Companies that have closed their virtual doors have done so for varying reasons. Pete Pedrick, owner of The Champagne Collection, which ceased online sales at the end of April, said post-Brexit trading had become a “nightmare” for his business.

“Pre-Brexit, importing was easy, post-Brexit it’s a complete, costly, time-consuming nightmare,” he said. “Costs up, time frames up, none of it makes sense, simply because none of it adds any value anywhere in the chain. The big boys swallow all this but us small independent importers are slowly suffocating.”

Pedrick added that his online business wasn’t as big as he had hoped. “Getting traffic to your site is harder and more costly than people think. Type Champagne or anything like a Grande Marque brand into Google and the first page will be the same options returned every time. We analysed this, and getting to a point of landing on page one on a search quickly wipes out profit.”

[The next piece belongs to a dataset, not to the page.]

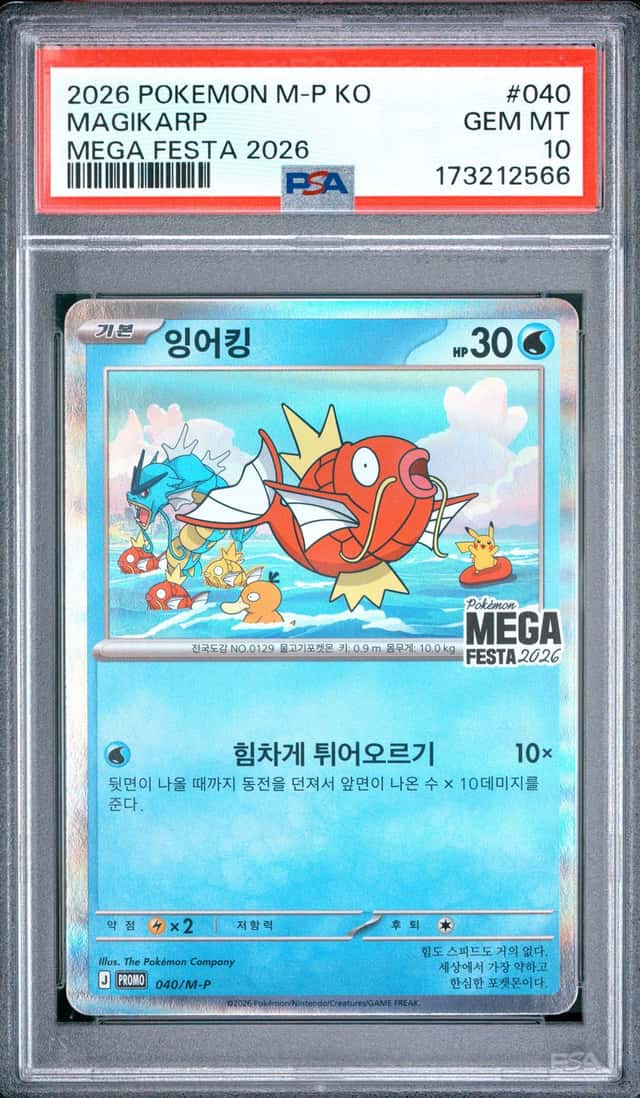 2026 POKEMON KOREAN M-P PROMO POKEMON MEGA FESTA 2026 #040 MAGIKARP PSA 10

Growing tech know-how also proved too much for rapid delivery app Drop, which closed on May 6. Founders Ian Campbell and Will Palmer said the decision was made through the lens of “reality rather than hope”.

The company had expanded its one-hour delivery service outside of London in 2023, in a tie-up with Brighton-based Quaff. At the time, Drop outlined ambitions to take the app to other cities, including Bristol, Birmingham, Bath and Edinburgh.

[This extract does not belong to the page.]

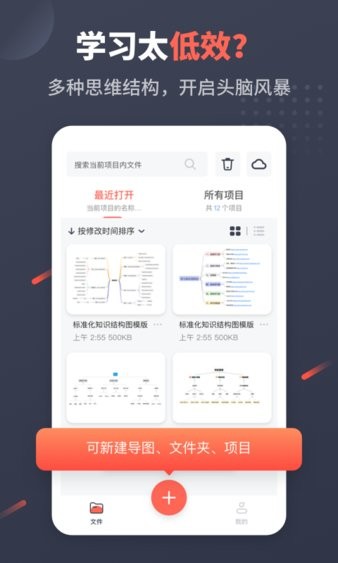 幂宝思维手机版下载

“Ultimately with Drop we aimed to be a place where wine enthusiasts could come and explore the world we love so much, and share the wines we’re passionate about with people of similar interests in a new and, dare we say it, efficient manner,” the pair said in a statement to customers. “Good wine for impatient people, really. Sadly, as we have aimed to expand we have needed to morph into a tech-heavy business that is ill-suited to us.”

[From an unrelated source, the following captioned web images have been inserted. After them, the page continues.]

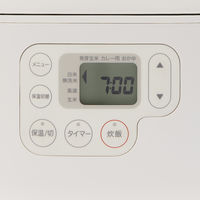 無印良品 しゃもじ置き付き炊飯器 3合 型番：MJ-RC3A3 良品計画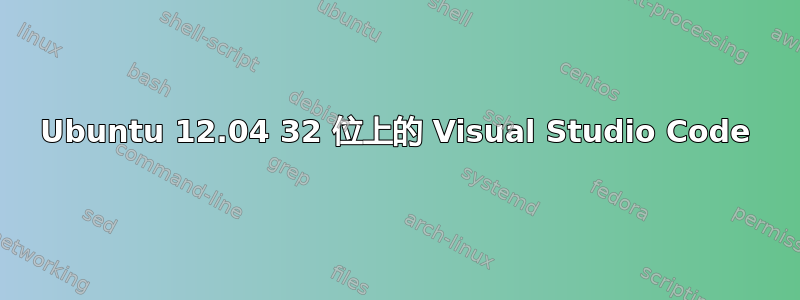 Ubuntu 12.04 32 位上的 Visual Studio Code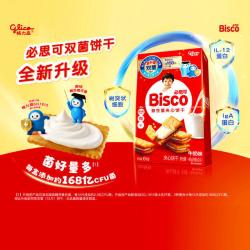 格力高 百醇必思可夹心饼干组合爆款口味休闲零食 48g*6盒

There were further concerns raised around online drinks retailing recently. Research from Alcohol Change UK suggested rapid- delivery services may encourage consumers to continue drinking when they would otherwise have stopped.

The research surveyed 2,001 UK adults between January 18 and February 6, 2024. It found that 47% of people who have used delivery apps had their most recent order delivered on the same day, with 50% citing convenience as the primary reason for using rapid-delivery services. A further three in 10 people said they had placed an order when already intoxicated.

Regular users of alcohol delivery services – those who order at least once a month – were reported to drink more than the UK average.

Alcohol Change UK also flagged concerns over ID checks when ordering alcohol, with only 22% of 18-25 year olds saying that they always have their ID checked on the doorstep.